Idea / Feature proposal : Automatic choice of bin numbers in TH1
Introduction
Consider the following scenario: You want to histogram a lot of data, without
knowing how many values there are, in wich interval they are or which distribution
they follow. At the moment ROOT offers the posibility to let the axis range to
be choosen automatically. It would be nice to haven an automatic choice of the bin number.
At the moment I’m filling the data into an histogram, then I derive some
properties from the histogram (e.g. the standard deviation ) to calculate the
optimal number of bins by some formular. After that I create a new histogram
with the correct binning and fill the data again.

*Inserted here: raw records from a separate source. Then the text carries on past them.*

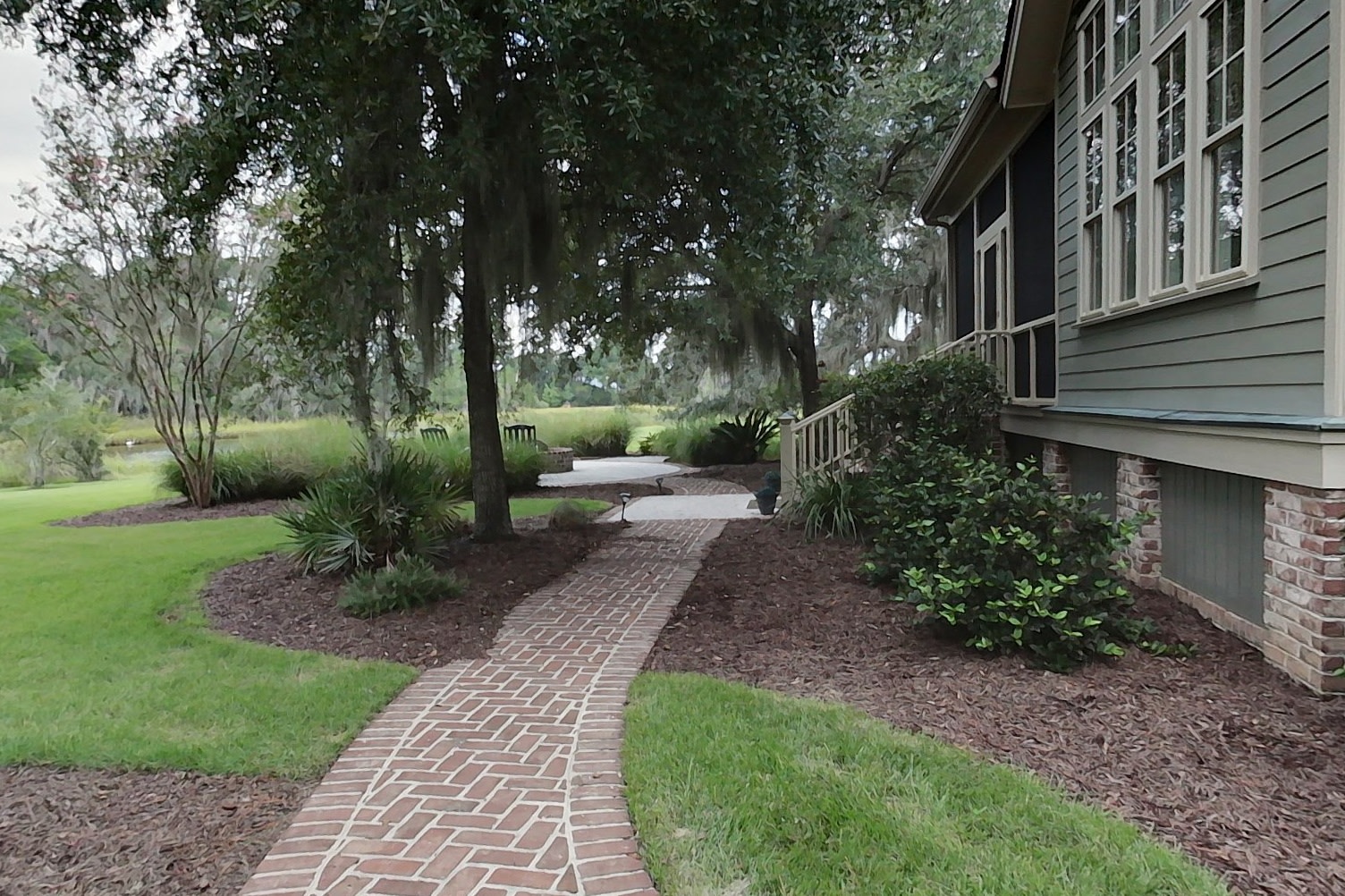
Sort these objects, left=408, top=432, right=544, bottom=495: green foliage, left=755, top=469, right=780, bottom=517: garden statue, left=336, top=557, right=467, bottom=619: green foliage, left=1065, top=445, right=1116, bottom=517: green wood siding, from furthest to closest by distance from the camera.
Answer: left=408, top=432, right=544, bottom=495: green foliage → left=755, top=469, right=780, bottom=517: garden statue → left=1065, top=445, right=1116, bottom=517: green wood siding → left=336, top=557, right=467, bottom=619: green foliage

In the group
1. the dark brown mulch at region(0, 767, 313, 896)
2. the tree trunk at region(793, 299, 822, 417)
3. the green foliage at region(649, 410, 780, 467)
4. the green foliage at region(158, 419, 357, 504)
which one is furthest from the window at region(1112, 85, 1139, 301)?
the green foliage at region(649, 410, 780, 467)

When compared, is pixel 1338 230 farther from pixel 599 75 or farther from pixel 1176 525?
pixel 599 75

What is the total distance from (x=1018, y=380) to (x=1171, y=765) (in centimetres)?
549

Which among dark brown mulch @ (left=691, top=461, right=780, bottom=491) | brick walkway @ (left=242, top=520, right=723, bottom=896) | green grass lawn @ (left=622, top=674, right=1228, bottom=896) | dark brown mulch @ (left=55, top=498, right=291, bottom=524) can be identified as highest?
dark brown mulch @ (left=55, top=498, right=291, bottom=524)

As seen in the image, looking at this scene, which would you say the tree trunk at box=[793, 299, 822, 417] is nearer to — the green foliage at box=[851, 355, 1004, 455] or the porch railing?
the porch railing

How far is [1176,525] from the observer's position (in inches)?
195

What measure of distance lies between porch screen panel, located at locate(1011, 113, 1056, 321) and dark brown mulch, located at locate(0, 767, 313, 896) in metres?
6.45

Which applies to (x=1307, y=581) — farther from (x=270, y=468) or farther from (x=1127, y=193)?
(x=270, y=468)

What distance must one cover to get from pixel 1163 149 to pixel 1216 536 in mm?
2194

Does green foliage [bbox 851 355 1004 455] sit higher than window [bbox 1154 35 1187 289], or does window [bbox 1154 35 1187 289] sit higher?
window [bbox 1154 35 1187 289]

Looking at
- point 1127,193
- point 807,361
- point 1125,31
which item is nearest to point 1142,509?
point 1127,193

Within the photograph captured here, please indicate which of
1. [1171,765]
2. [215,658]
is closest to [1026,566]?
[1171,765]

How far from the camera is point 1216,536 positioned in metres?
4.45

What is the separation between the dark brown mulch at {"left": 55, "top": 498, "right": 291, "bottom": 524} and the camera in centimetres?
1030
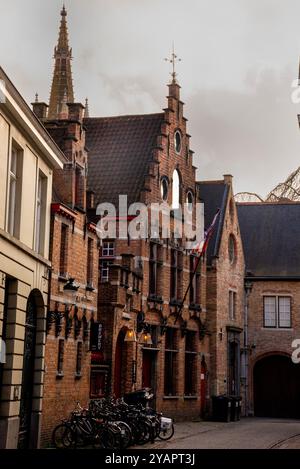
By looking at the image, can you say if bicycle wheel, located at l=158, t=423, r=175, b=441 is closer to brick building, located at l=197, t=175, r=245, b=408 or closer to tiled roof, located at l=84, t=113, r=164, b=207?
tiled roof, located at l=84, t=113, r=164, b=207

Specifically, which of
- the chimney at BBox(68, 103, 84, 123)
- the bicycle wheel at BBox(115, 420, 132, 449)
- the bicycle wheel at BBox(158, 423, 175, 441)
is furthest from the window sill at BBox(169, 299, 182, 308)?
the bicycle wheel at BBox(115, 420, 132, 449)

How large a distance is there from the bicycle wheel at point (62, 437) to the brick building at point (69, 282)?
Answer: 0.95ft

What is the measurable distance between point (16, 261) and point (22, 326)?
1.61 metres

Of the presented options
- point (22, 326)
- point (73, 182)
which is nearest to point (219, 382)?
point (73, 182)

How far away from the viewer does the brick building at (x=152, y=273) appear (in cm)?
2831

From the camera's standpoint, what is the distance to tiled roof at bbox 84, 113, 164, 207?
31297 millimetres

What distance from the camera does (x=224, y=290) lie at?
126 feet

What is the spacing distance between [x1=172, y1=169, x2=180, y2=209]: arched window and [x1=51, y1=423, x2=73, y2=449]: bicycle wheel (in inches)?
518

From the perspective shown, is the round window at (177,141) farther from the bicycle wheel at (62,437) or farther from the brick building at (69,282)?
the bicycle wheel at (62,437)

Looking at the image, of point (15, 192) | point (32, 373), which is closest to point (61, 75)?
point (32, 373)

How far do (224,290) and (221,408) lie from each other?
18.3ft

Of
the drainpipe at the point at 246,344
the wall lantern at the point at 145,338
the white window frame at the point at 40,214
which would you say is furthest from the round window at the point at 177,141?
the white window frame at the point at 40,214

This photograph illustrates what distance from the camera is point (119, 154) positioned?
32.8 m
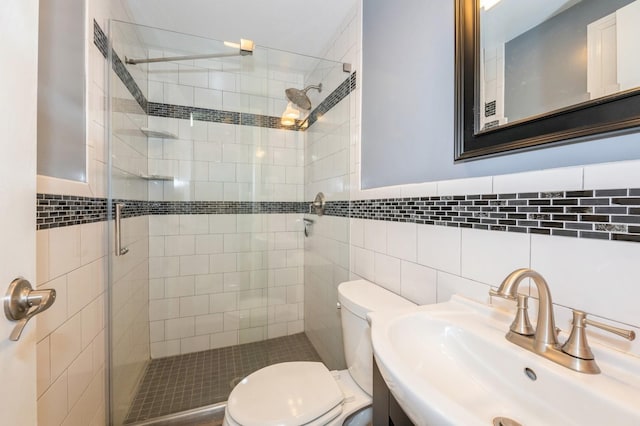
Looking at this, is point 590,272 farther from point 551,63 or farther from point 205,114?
point 205,114

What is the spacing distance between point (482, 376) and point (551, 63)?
85 cm

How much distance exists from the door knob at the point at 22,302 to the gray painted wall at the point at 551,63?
1.26 m

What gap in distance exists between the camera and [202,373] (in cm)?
175

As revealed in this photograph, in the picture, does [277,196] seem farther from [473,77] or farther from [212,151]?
[473,77]

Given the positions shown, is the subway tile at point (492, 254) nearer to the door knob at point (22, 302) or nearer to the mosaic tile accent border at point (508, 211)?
the mosaic tile accent border at point (508, 211)

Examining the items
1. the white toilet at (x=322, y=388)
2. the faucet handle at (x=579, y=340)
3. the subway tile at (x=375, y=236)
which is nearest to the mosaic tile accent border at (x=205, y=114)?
the subway tile at (x=375, y=236)

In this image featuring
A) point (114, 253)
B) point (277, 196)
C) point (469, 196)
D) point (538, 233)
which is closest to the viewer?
point (538, 233)

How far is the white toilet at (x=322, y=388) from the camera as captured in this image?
3.02ft

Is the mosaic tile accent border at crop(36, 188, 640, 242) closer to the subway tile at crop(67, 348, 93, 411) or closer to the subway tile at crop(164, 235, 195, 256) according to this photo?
the subway tile at crop(164, 235, 195, 256)

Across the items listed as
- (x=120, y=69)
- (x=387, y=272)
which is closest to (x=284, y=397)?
(x=387, y=272)

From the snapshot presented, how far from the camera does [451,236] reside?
0.93 metres

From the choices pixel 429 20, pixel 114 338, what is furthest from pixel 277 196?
pixel 429 20

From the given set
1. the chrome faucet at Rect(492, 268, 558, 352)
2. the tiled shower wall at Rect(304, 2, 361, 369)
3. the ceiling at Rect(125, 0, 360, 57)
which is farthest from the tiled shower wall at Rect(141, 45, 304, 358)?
the chrome faucet at Rect(492, 268, 558, 352)

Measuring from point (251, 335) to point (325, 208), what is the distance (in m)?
1.12
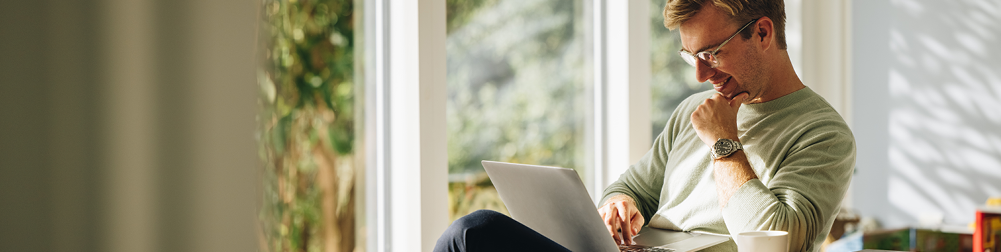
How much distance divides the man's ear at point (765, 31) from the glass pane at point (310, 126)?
2.98 ft

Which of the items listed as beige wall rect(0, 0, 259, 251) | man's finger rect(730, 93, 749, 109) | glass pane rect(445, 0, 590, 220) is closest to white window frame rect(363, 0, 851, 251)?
glass pane rect(445, 0, 590, 220)

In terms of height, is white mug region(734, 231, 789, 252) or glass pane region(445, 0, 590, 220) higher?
glass pane region(445, 0, 590, 220)

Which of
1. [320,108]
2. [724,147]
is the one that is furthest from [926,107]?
[320,108]

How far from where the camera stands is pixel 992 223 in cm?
206

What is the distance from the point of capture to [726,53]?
125cm

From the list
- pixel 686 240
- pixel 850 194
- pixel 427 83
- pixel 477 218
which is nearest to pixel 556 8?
pixel 427 83

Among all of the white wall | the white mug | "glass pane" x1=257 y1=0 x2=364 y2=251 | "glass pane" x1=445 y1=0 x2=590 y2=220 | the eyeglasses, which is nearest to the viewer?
the white mug

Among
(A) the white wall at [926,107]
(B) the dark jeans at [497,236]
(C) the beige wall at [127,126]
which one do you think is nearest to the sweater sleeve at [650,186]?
(B) the dark jeans at [497,236]

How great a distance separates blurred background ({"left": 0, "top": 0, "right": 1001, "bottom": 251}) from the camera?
1.00m

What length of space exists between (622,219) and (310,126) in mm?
748

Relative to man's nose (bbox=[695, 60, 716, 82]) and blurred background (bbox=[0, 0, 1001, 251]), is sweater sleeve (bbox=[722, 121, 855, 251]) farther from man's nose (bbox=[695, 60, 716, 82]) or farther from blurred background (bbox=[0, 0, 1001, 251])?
blurred background (bbox=[0, 0, 1001, 251])

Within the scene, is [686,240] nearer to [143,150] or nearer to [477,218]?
[477,218]

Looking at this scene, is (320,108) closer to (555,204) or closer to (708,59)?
(555,204)

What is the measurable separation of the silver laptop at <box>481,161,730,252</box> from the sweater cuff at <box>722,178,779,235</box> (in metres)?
0.05
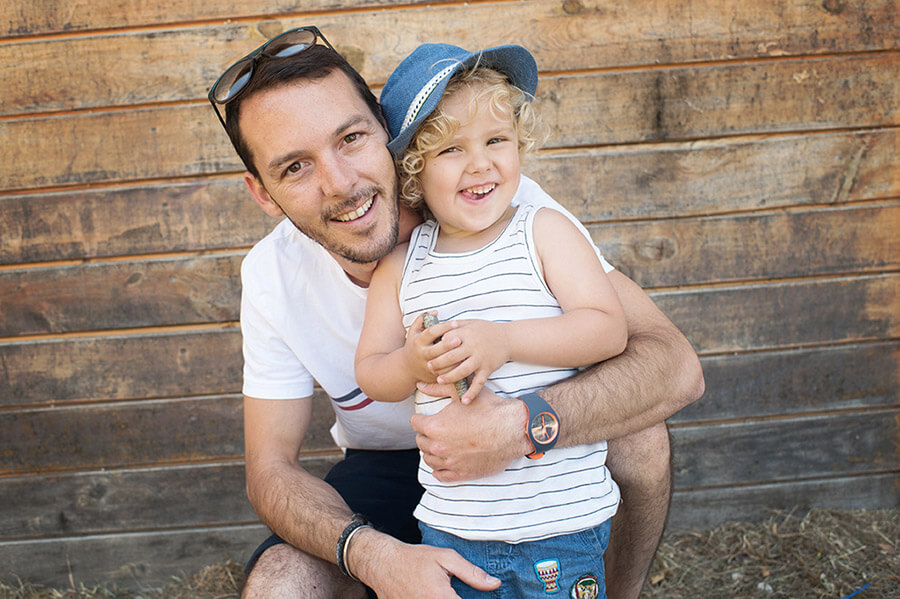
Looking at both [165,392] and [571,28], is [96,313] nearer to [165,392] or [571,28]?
[165,392]

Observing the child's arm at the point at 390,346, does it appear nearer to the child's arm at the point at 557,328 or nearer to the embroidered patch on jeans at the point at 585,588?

I would be verry happy, if
this could be done by ROOT automatically.
Formulars / Implementation
At the moment I’m using the formular by David W. Scott [Biometrika, Vol. 66,
No. 3 (Dec., 1979), pp. 605-610].
According to Scott the optimal bin size h
for a data set with n
values x_i
is given
by:
h_n = 3.49 * s * n^(-1/3)
Here s
is the estimator of the standard deviation.
Therefore the number of bins N_B
would be :
N_B = (max(x_i) - min(x_i) ) * n^(1/3) / ( 3.49 * s )
But there are also other possibilities to get an estimate for the number of bins.
See Wikipedia arcticle here
Of course there is no optimal number of bins. And usually it will be neccessary
to adjust the bin number by hand as well as to check if the binning is not hiding
some “features” of the data. But to get a first impression and not to see a
barcode, it would be a nice feature.
Edit:
Sorry I posted it accidentally before checking again. I couldn’t figure out how to format the formulas nicely.